(Spatial relation data)
- - - - - - -

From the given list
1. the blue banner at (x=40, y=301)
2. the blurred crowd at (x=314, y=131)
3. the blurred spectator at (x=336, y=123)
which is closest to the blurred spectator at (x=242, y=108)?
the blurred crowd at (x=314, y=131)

- - - - - - -

=== Exercise description ===
Reproduce every row above verbatim, changing nothing.

=== Exercise response ===
From the given list
1. the blue banner at (x=40, y=301)
2. the blurred crowd at (x=314, y=131)
3. the blurred spectator at (x=336, y=123)
which is closest to the blurred spectator at (x=242, y=108)?
the blurred crowd at (x=314, y=131)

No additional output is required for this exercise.